## SHORT EXERCISE
Return the listing below word for word.

[Records of spatial reasoning questions]
################

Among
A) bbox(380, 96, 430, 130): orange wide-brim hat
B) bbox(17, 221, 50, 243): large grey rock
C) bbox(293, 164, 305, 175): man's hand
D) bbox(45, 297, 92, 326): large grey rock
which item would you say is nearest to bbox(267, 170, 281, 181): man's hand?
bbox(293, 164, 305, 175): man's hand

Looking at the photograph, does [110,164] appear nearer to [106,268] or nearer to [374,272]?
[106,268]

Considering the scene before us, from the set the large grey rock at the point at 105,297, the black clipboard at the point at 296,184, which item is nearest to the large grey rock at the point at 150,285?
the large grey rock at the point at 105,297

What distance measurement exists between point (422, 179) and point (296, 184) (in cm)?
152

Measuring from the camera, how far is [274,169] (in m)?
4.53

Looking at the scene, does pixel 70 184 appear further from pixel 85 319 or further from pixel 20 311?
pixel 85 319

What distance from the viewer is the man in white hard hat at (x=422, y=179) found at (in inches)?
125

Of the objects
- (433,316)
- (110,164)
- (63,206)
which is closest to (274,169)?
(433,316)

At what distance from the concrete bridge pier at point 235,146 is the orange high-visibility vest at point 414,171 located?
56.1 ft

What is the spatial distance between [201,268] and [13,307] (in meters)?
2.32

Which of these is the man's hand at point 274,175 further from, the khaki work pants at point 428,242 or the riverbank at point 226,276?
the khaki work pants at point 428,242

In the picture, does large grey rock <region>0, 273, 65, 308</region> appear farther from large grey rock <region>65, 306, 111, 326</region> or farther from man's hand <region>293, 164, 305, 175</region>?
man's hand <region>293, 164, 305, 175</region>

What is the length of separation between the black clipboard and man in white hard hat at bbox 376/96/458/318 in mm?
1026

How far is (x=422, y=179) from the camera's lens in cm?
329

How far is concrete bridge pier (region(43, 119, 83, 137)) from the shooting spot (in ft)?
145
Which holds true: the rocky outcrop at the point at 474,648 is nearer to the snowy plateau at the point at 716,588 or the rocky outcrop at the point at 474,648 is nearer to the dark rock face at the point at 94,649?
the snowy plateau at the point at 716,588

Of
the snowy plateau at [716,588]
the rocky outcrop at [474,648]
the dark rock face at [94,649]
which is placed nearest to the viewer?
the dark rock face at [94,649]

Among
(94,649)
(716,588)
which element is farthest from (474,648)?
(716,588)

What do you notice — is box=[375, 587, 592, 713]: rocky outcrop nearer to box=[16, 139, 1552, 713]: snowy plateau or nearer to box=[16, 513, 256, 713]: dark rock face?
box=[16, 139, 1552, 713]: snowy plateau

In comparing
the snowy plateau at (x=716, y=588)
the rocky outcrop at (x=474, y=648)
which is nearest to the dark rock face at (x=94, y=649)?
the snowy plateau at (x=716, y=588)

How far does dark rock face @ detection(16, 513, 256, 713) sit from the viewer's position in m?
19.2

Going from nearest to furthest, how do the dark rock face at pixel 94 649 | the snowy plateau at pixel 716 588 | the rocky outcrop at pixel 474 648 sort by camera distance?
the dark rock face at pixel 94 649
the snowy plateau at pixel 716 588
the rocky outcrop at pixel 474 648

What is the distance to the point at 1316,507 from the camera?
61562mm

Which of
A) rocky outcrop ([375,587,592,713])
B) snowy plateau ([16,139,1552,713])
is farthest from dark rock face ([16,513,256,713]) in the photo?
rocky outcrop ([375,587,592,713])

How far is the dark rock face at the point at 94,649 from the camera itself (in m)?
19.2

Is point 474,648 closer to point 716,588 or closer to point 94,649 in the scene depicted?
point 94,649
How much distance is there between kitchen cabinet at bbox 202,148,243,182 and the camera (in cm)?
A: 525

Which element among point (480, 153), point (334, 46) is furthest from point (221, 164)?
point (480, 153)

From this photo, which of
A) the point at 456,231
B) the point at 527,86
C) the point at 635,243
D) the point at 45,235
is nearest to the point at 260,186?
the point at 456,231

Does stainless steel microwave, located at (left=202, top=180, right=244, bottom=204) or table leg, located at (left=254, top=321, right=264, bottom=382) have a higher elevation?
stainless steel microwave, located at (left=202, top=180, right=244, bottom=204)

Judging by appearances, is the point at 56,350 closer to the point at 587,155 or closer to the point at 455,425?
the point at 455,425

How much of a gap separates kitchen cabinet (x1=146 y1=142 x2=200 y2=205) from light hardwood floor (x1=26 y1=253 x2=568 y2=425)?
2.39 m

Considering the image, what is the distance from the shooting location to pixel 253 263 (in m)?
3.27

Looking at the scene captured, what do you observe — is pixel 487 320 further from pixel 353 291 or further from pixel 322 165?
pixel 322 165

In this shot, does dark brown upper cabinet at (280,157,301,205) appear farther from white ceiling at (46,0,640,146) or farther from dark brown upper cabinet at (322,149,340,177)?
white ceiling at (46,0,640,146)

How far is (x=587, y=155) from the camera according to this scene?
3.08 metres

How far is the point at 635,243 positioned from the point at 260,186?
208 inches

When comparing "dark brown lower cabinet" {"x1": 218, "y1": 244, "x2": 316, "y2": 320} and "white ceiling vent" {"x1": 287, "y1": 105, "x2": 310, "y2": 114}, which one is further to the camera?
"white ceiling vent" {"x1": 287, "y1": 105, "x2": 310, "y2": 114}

################

## TASK OUTPUT
Among
A) bbox(380, 96, 430, 130): orange wide-brim hat
B) bbox(17, 221, 50, 243): large grey rock
C) bbox(293, 164, 305, 175): man's hand
D) bbox(45, 297, 92, 326): large grey rock
which item would you say is nearest to bbox(267, 170, 281, 181): man's hand?
bbox(293, 164, 305, 175): man's hand

Looking at the photograph, does [110,164] appear nearer to [106,268] or nearer to [374,272]?
[106,268]

Considering the scene before us, from the set the large grey rock at the point at 105,297, the black clipboard at the point at 296,184, which item is nearest to the large grey rock at the point at 150,285?
the large grey rock at the point at 105,297

What distance measurement exists between point (422, 179) and point (296, 184) (in cm)?
152

Measuring from the camera, how far is [274,169] (in m)?
4.53

Looking at the scene, does pixel 70 184 appear further from pixel 85 319 or further from pixel 20 311?
pixel 85 319

What distance from the viewer is the man in white hard hat at (x=422, y=179) found at (in inches)?
125

Of the objects
- (433,316)
- (110,164)
- (63,206)
which is closest to (274,169)?
(433,316)

At what distance from the concrete bridge pier at point 235,146 is the orange high-visibility vest at point 414,171 located?
56.1 ft

What is the spatial distance between [201,268] and [13,307] (in meters)?
2.32

Which of these is the man's hand at point 274,175 further from, the khaki work pants at point 428,242 or the riverbank at point 226,276?
the khaki work pants at point 428,242

In the picture, does large grey rock <region>0, 273, 65, 308</region> appear farther from large grey rock <region>65, 306, 111, 326</region> or farther from man's hand <region>293, 164, 305, 175</region>?
man's hand <region>293, 164, 305, 175</region>

What is the length of separation between the black clipboard and man in white hard hat at bbox 376/96/458/318 in mm?
1026

How far is (x=422, y=179) from the camera's lens in cm?
329

How far is concrete bridge pier (region(43, 119, 83, 137)) from the shooting spot (in ft)?
145
Which holds true: the rocky outcrop at the point at 474,648 is nearer to the snowy plateau at the point at 716,588 or the rocky outcrop at the point at 474,648 is nearer to the dark rock face at the point at 94,649?
the snowy plateau at the point at 716,588

Of
the snowy plateau at [716,588]
the rocky outcrop at [474,648]
the dark rock face at [94,649]
which is placed nearest to the viewer?
the dark rock face at [94,649]

Among
(94,649)
(716,588)
which element is farthest from (474,648)?
(716,588)

What do you notice — is box=[375, 587, 592, 713]: rocky outcrop nearer to box=[16, 139, 1552, 713]: snowy plateau or nearer to box=[16, 513, 256, 713]: dark rock face?
box=[16, 139, 1552, 713]: snowy plateau

In comparing
the snowy plateau at (x=716, y=588)
the rocky outcrop at (x=474, y=648)
which is nearest to the dark rock face at (x=94, y=649)?
the snowy plateau at (x=716, y=588)

How far does dark rock face @ detection(16, 513, 256, 713) sit from the viewer's position in m?
19.2

Going from nearest to furthest, how do the dark rock face at pixel 94 649 | the snowy plateau at pixel 716 588 | the rocky outcrop at pixel 474 648 sort by camera distance?
the dark rock face at pixel 94 649
the snowy plateau at pixel 716 588
the rocky outcrop at pixel 474 648

What is the distance to the point at 1316,507 from the camera?
61562mm

Which of
A) rocky outcrop ([375,587,592,713])
B) snowy plateau ([16,139,1552,713])
is farthest from dark rock face ([16,513,256,713]) in the photo?
rocky outcrop ([375,587,592,713])

How far is the dark rock face at the point at 94,649 from the camera itself (in m)?
19.2

Is point 474,648 closer to point 716,588 or closer to point 94,649 in the scene depicted?
point 94,649
How much distance is there between kitchen cabinet at bbox 202,148,243,182 and the camera (in cm)?
A: 525

Which element among point (480, 153), point (334, 46) is furthest from point (221, 164)?
point (480, 153)

From this photo, which of
A) the point at 456,231
B) the point at 527,86
C) the point at 635,243
D) the point at 45,235
is nearest to the point at 260,186?
the point at 456,231

Does stainless steel microwave, located at (left=202, top=180, right=244, bottom=204) or table leg, located at (left=254, top=321, right=264, bottom=382) have a higher elevation?
stainless steel microwave, located at (left=202, top=180, right=244, bottom=204)

Judging by appearances, is the point at 56,350 closer to the point at 587,155 or closer to the point at 455,425?
the point at 455,425

How much of a gap separates kitchen cabinet (x1=146 y1=142 x2=200 y2=205) from light hardwood floor (x1=26 y1=253 x2=568 y2=425)?
2.39 m

Considering the image, what is the distance from the shooting location to pixel 253 263 (in m)?
3.27

Looking at the scene captured, what do you observe — is pixel 487 320 further from pixel 353 291 or further from pixel 322 165?
pixel 322 165

In this shot, does dark brown upper cabinet at (280,157,301,205) appear farther from white ceiling at (46,0,640,146) or farther from dark brown upper cabinet at (322,149,340,177)?
white ceiling at (46,0,640,146)

How far is (x=587, y=155) from the camera according to this scene?
3.08 metres

How far is the point at 635,243 positioned from the point at 260,186?
208 inches

When comparing "dark brown lower cabinet" {"x1": 218, "y1": 244, "x2": 316, "y2": 320} and "white ceiling vent" {"x1": 287, "y1": 105, "x2": 310, "y2": 114}, which one is further to the camera?
"white ceiling vent" {"x1": 287, "y1": 105, "x2": 310, "y2": 114}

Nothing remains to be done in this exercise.